__DIRECTIONS FOR THIS TASK__
In the text on the Nixon Project and Kissinger's telcons, what did the Ford Library staff request?

__TEXT__

The problem, Herschler replied, had been that the staff at the Nixon Project had not been putting in the full amount of hours paid for by HO under its subvention. This gap will diminish, however, as an increasing number of historians want to do research in tapes. Herschler also noted that the Nixon Project would soon be getting a second, much-needed copier for HO use.
Schulzinger's second question concerned access to Henry Kissinger's telcons. Susser stated that IPS is reviewing the telcons from Kissinger's years as Secretary of State to determine which are related to official government business (and are thus subject to declassification) and which are personal.
In response to a question, Nancy Smith noted that the Nixon Project is currently reviewing the question of whether Kissinger's telcons from his years as National Security Adviser are subject to the provisions of PRMPA and should therefore be deposited at the Nixon Project.
Meena Bose asked what assistance the Ford Library is requesting. Susser replied that the Library staff has requested a subvention for one archivist so that senior staff could devote extra time to assisting HO researchers.

Stored data entries:
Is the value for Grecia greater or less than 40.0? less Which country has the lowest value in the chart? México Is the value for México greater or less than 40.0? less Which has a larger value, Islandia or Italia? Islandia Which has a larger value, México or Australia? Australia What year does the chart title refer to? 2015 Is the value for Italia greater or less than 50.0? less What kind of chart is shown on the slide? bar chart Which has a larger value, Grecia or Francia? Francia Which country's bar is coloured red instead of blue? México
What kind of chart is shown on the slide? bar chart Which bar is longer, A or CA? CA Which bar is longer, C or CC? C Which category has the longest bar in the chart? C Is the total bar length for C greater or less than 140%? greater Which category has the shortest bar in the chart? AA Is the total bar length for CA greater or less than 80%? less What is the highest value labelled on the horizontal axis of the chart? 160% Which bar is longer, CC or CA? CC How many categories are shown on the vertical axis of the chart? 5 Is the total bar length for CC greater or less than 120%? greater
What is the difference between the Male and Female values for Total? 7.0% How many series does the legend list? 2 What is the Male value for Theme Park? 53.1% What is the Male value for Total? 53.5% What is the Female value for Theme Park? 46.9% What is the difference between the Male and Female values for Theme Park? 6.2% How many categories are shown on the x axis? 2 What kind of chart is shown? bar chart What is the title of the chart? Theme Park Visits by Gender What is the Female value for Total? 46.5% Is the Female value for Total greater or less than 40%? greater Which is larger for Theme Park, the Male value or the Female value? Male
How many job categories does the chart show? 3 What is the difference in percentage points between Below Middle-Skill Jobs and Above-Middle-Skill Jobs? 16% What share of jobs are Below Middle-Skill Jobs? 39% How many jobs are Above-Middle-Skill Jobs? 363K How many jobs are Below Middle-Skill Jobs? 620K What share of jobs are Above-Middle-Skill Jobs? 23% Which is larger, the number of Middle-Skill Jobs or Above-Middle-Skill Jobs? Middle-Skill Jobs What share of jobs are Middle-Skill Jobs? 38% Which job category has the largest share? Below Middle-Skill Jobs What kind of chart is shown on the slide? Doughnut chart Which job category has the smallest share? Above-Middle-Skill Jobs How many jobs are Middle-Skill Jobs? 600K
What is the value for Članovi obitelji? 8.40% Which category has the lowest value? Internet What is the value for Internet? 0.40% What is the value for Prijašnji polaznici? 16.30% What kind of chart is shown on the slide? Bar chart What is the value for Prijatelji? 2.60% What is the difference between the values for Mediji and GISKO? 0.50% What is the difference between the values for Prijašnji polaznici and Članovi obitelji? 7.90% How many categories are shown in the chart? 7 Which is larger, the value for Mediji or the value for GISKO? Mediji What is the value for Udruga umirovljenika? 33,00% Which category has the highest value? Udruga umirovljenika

__SOLUTION FOR THIS TASK__
A subvention for one archivist, so that senior staff could devote extra time to assisting HO researchers.